Other parents share stories about how their infant might flail their hands and legs. Reasons range from skipping naps, being overtired, and passing gas. All of these are very solvable.


What to Do When Your Baby is Flailing While Sleeping

You’re bound to see movements at night when dealing with your baby. Asides from the suggestions mentioned above, here are some things you should remember when you notice flailing in the middle of sleep time.


  • Stay calm. There is no need to panic when you see flailing. Instead, observe your infant and see how long their waving last.
  • Check for their breathing. Is your infant breathing normally? Watch out for any disturbance in their respiration, either going too fast or too slow.
  • Keep your baby far from the corner of their crib or bed. They might move around while flailing. Placing them near a corner puts them at a risk of falling.
  • Be cautious with swaddling. Some babies are very physical, and they can break through their wrap. If your infant tends to move a lot, let their head and arms free.
  • Contact your pediatrcian when there are other signs of disturbance in their sleep, such as inability to sleep or crying all night. There might be an obstruction that is keeping them from resting. 


A Guide to Swaddling

Before we end this article, here is a quick written tutorial on swaddling your baby. As mentioned above, swaddling can help soothe your baby while they’re experiencing reflexes. Bundling them up simulates being inside the womb and feeling protected.

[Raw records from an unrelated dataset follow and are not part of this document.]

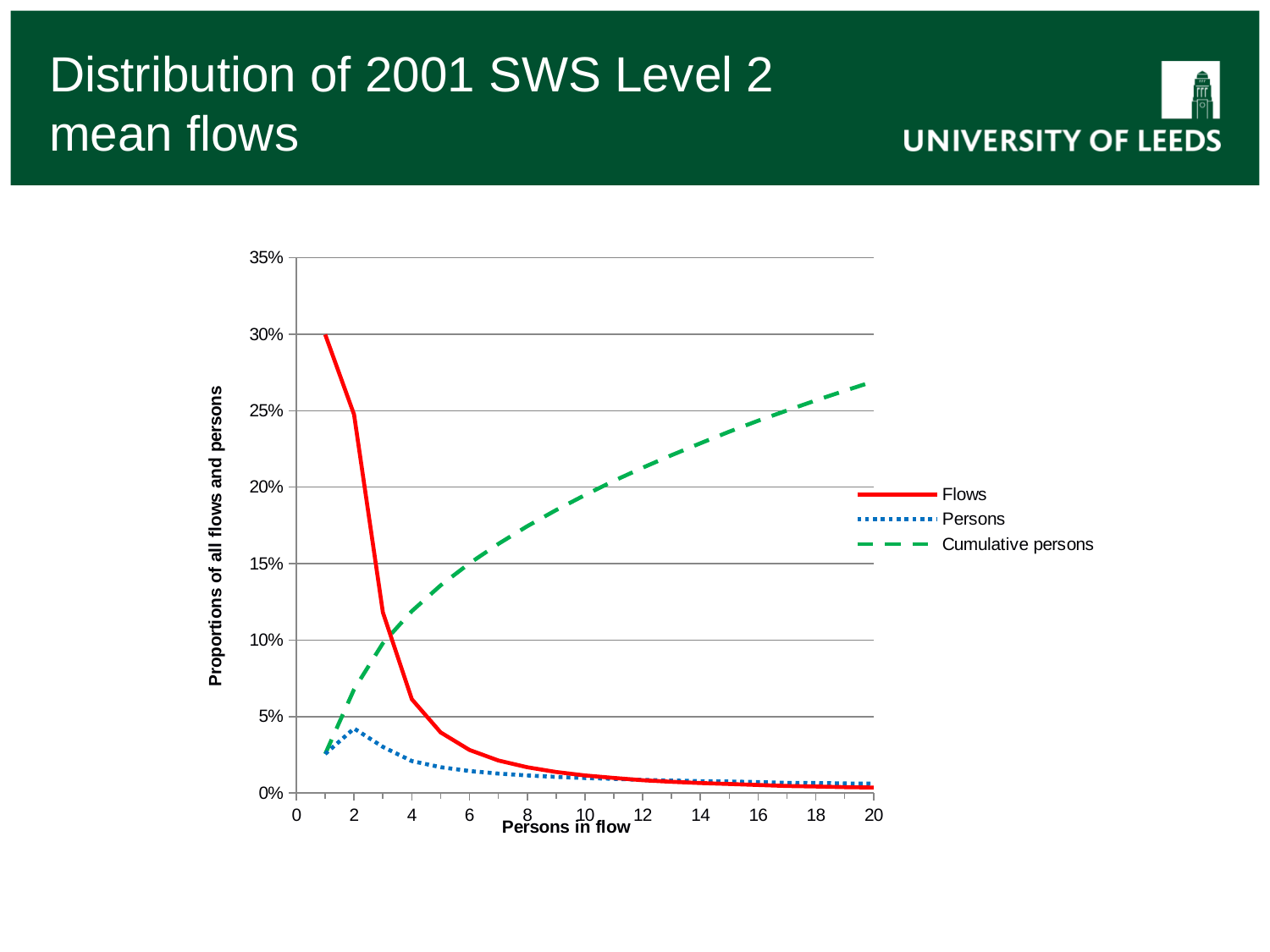
How many series does the legend list? 3 Is the value of Cumulative persons at 20 persons in flow greater or less than 25%? greater Is the value of Flows at 1 person in flow greater or less than 25%? greater What kind of chart is shown on the slide? line chart Is the value of Flows at 10 persons in flow greater or less than 5%? less What is the title of the horizontal axis? Persons in flow At 20 persons in flow, which series has the larger value, Flows or Cumulative persons? Cumulative persons Does the Flows series rise or fall as Persons in flow increases? fall At 2 persons in flow, which series has the larger value, Flows or Persons? Flows Does the Cumulative persons series rise or fall as Persons in flow increases? rise What is the title of the vertical axis? Proportions of all flows and persons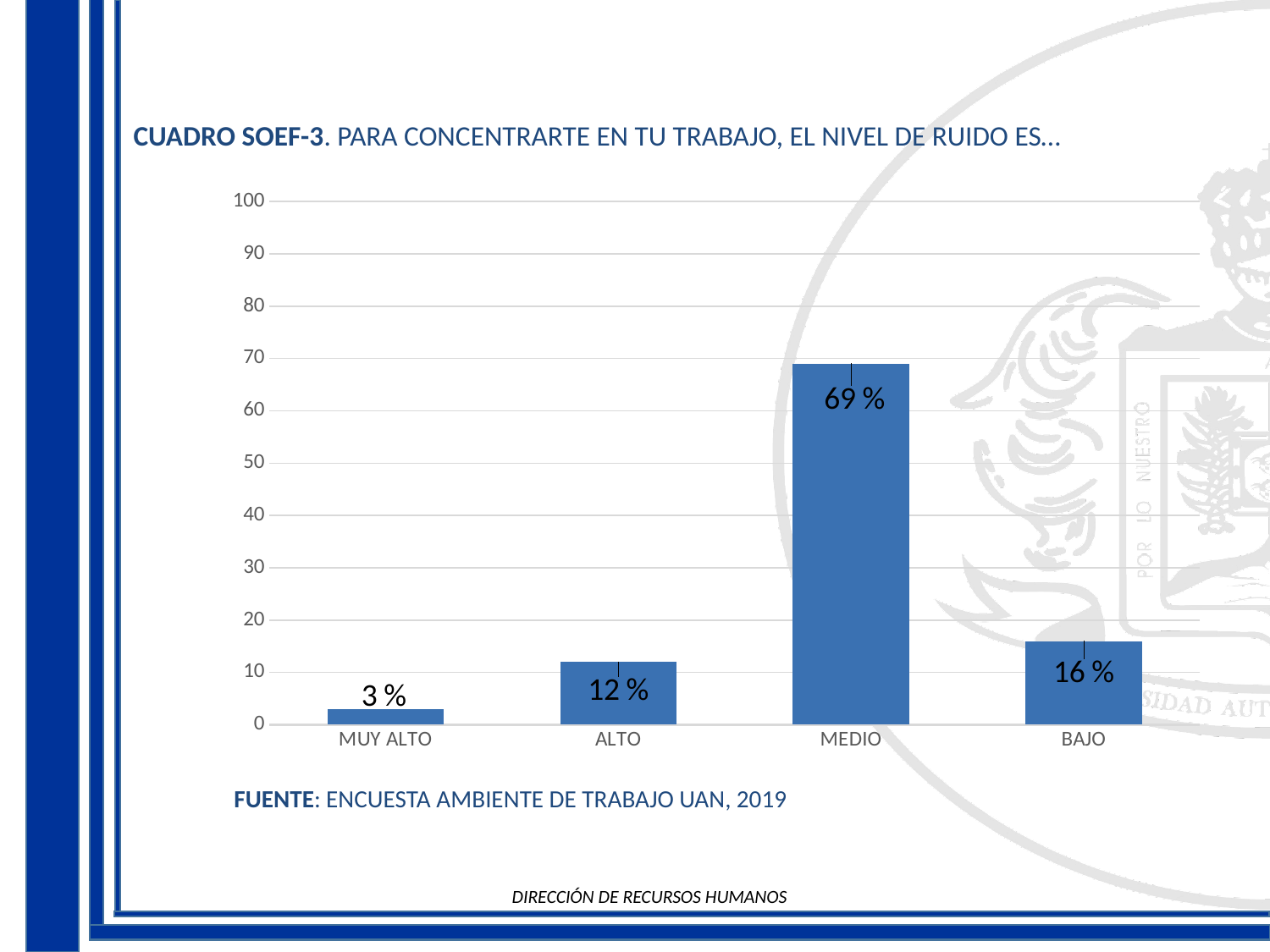
What is the value for BAJO? 16 % Which category has the lowest value? MUY ALTO What is the difference between the values for MEDIO and BAJO? 53 % What is the value for ALTO? 12 % What is the value for MEDIO? 69 % What is the value for MUY ALTO? 3 % Which category has the highest value? MEDIO What source is cited below the chart? ENCUESTA AMBIENTE DE TRABAJO UAN, 2019 Which is larger, the value for ALTO or the value for BAJO? BAJO Is the value for MEDIO greater or less than 60? greater How many categories are shown on the x axis? 4 What kind of chart is shown on the slide? bar chart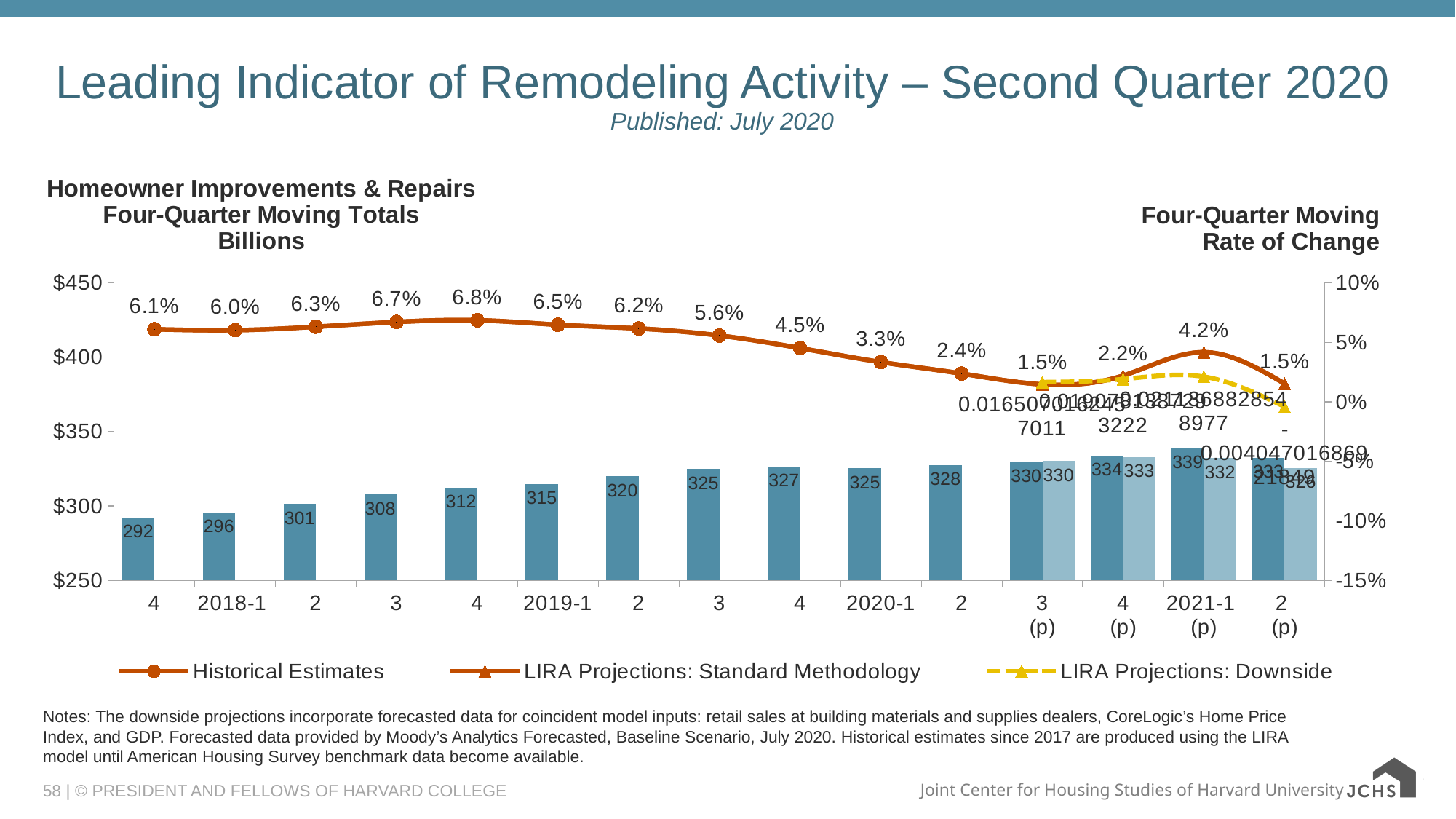
What is the value of the lowest dark blue bar on the chart? 292 What kind of chart is this? Combination bar and line chart What is the highest Historical Estimates rate of change shown on the chart? 6.8% Which legend entry is drawn as a dashed yellow line? LIRA Projections: Downside Does the Historical Estimates rate of change rise or fall from 2019-1 through 2020 quarter 2? Fall What is the four-quarter moving total (in billions) shown on the bar for 2018-1? 296 What is the LIRA Projections: Standard Methodology rate of change for 2021-1 (p)? 4.2% What is the Historical Estimates rate of change for 2019-1? 6.5% How many series does the legend list? 3 Which has a higher Historical Estimates rate of change: 2020-1 or the following quarter 2? 2020-1 How many quarter categories are shown along the x axis? 15 What is the difference between the dark blue bar values for 2020-1 and 2019-1? 10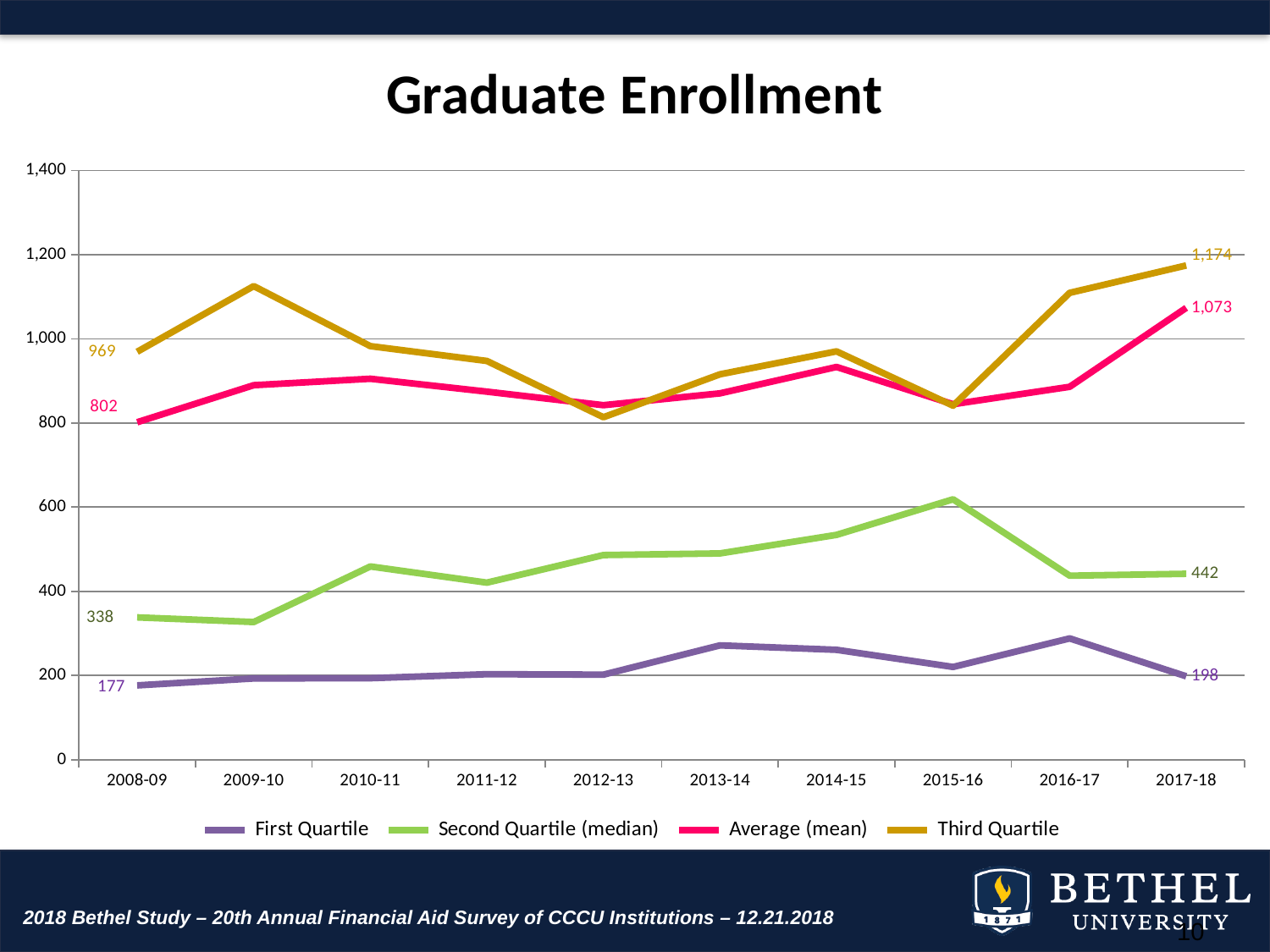
What is the Average (mean) value for 2008-09? 802 What is the Third Quartile value for 2017-18? 1,174 What type of chart is shown on the slide? line chart Which series has the lowest values across all years? First Quartile What is the First Quartile value for 2008-09? 177 How many series does the legend list? 4 Is the Second Quartile (median) value for 2015-16 greater or less than 600? greater What is the Second Quartile (median) value for 2017-18? 442 How many academic years are plotted along the x axis? 10 Which is larger in 2017-18, the Third Quartile or the Average (mean)? Third Quartile What is the title of the chart? Graduate Enrollment By how much did the Average (mean) change from 2008-09 to 2017-18? 271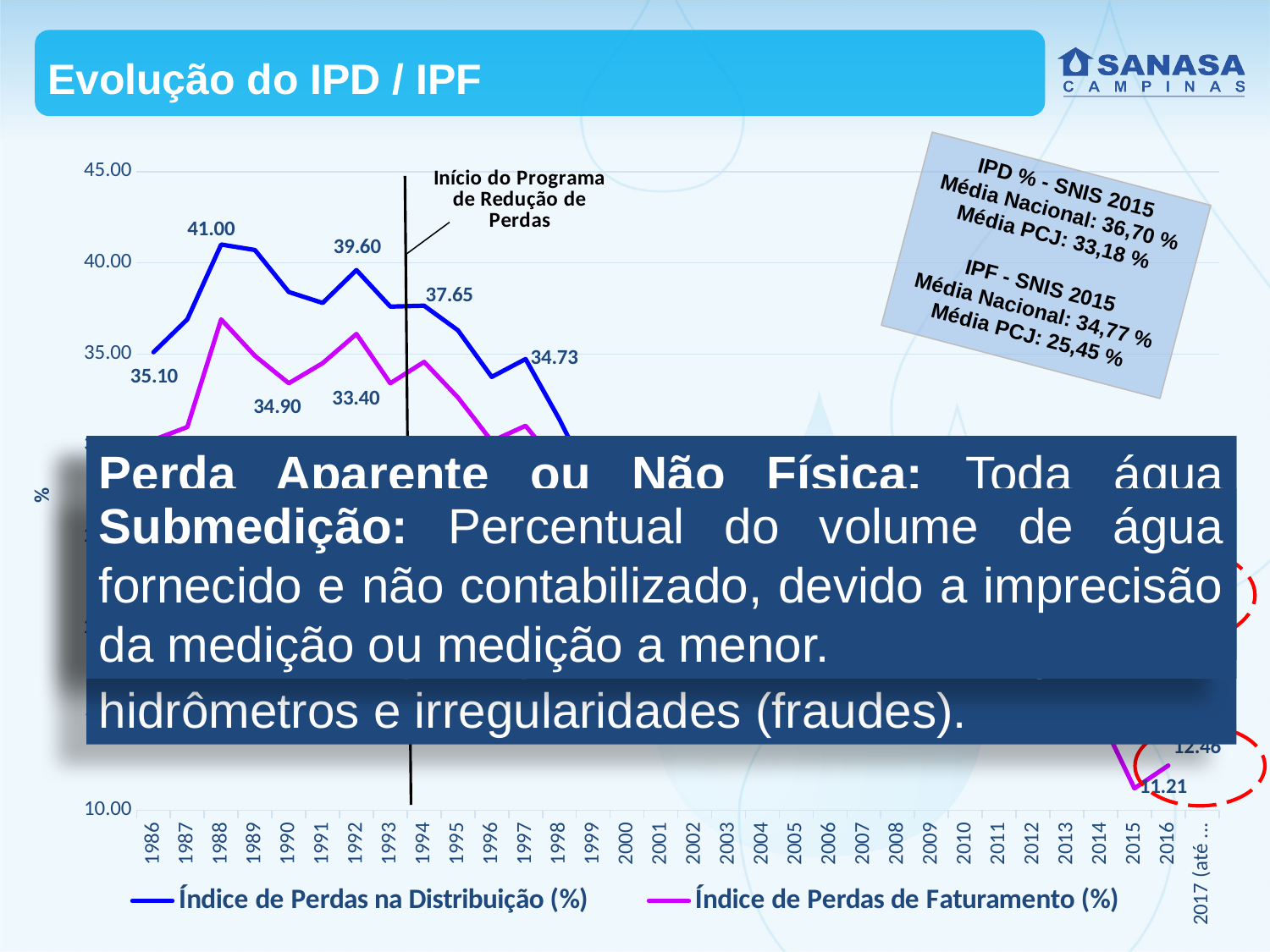
What kind of chart is shown on the slide? line chart Does the Índice de Perdas na Distribuição (%) rise or fall between 1988 and 1997? fall What is the value of the Índice de Perdas na Distribuição (%) in 1988? 41.00 By how much did the Índice de Perdas na Distribuição (%) increase from 1986 to 1988? 5.90 What is the value of the Índice de Perdas na Distribuição (%) in 1994? 37.65 What is the value of the Índice de Perdas na Distribuição (%) in 1997? 34.73 What is the value of the Índice de Perdas na Distribuição (%) in 1986? 35.10 What are the two series named in the chart legend? Índice de Perdas na Distribuição (%) and Índice de Perdas de Faturamento (%) How many series does the chart legend list? 2 In which year does the Índice de Perdas na Distribuição (%) reach its highest value? 1988 What is the value of the Índice de Perdas na Distribuição (%) in 1992? 39.60 Which year has the higher Índice de Perdas na Distribuição (%), 1988 or 1992? 1988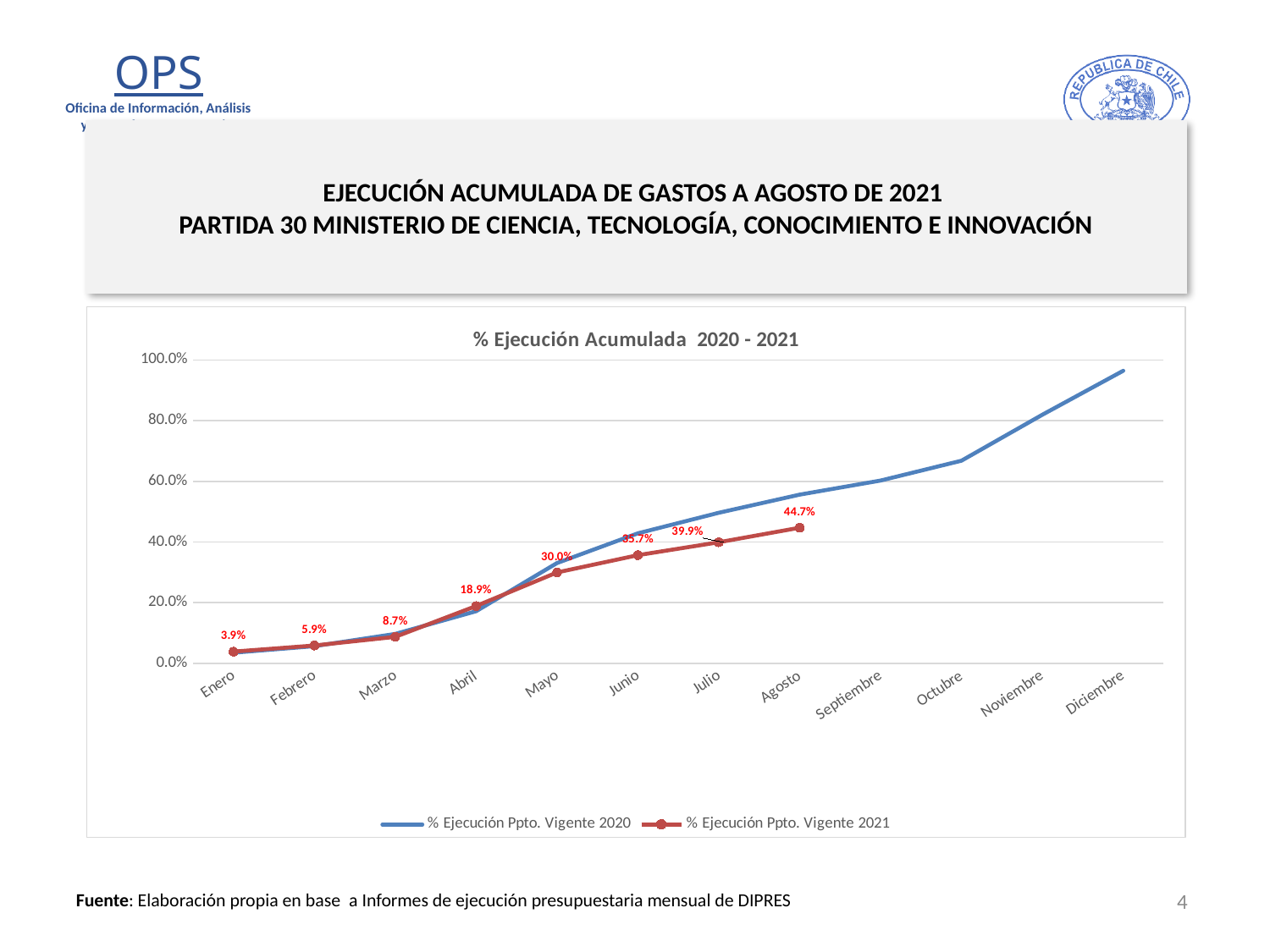
Which month has the highest value for % Ejecución Ppto. Vigente 2021? Agosto What type of chart is shown on the slide? Line chart How many series does the legend list? 2 Is the value of % Ejecución Ppto. Vigente 2020 for Diciembre greater or less than 80.0%? greater What is the value of % Ejecución Ppto. Vigente 2021 for Enero? 3.9% Does the % Ejecución Ppto. Vigente 2020 line rise or fall from Enero to Diciembre? Rise What is the value of % Ejecución Ppto. Vigente 2021 for Agosto? 44.7% What is the value of % Ejecución Ppto. Vigente 2021 for Abril? 18.9% What is the value of % Ejecución Ppto. Vigente 2021 for Mayo? 30.0% What is the chart's title? % Ejecución Acumulada 2020 - 2021 What is the difference between the 2021 values for Agosto and Julio? 4.8% What is the difference between the 2021 values for Mayo and Abril? 11.1%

  1. First, place a blanket in a diamond position on a flat surface and fold the top corner over.
  2. Next, lay your child face up with her head over the folder corner.
  3. Last, wrap each corner over your baby and tuck it underneath. Start with either the right or left corner, the bottom corner, and the other corner.


Make sure your wrapping is neither too lose nor too tight. Be extra careful with your baby’s arms, legs, and hips too. You always want to make sure your infant lies down flat on their back while resting. When done correctly, your baby will feel cozy enough to sleep for the whole night.



Lots of things can happen while your infant is sleeping. You might have caught them flailing their arms and legs before going back to sleep.


Your baby is most likely reacting to their environment through involuntary movement. Alternatively, your infant just has too much gas. Either way, there is nothing to be worried about if those reflexes are occasional and not obstructive.


One best way to help relax your baby is through swaddling. Wrapping them up in a burrito blanket makes them feel cozy and less likely to be startled. Just make sure it’s done correctly to avoid unnecessary injuries.


Watching over a baby at night is tough work. You have to be extra careful about each twist and turn. On the bright side, at least you get to see your angel sleeping while you’re at it.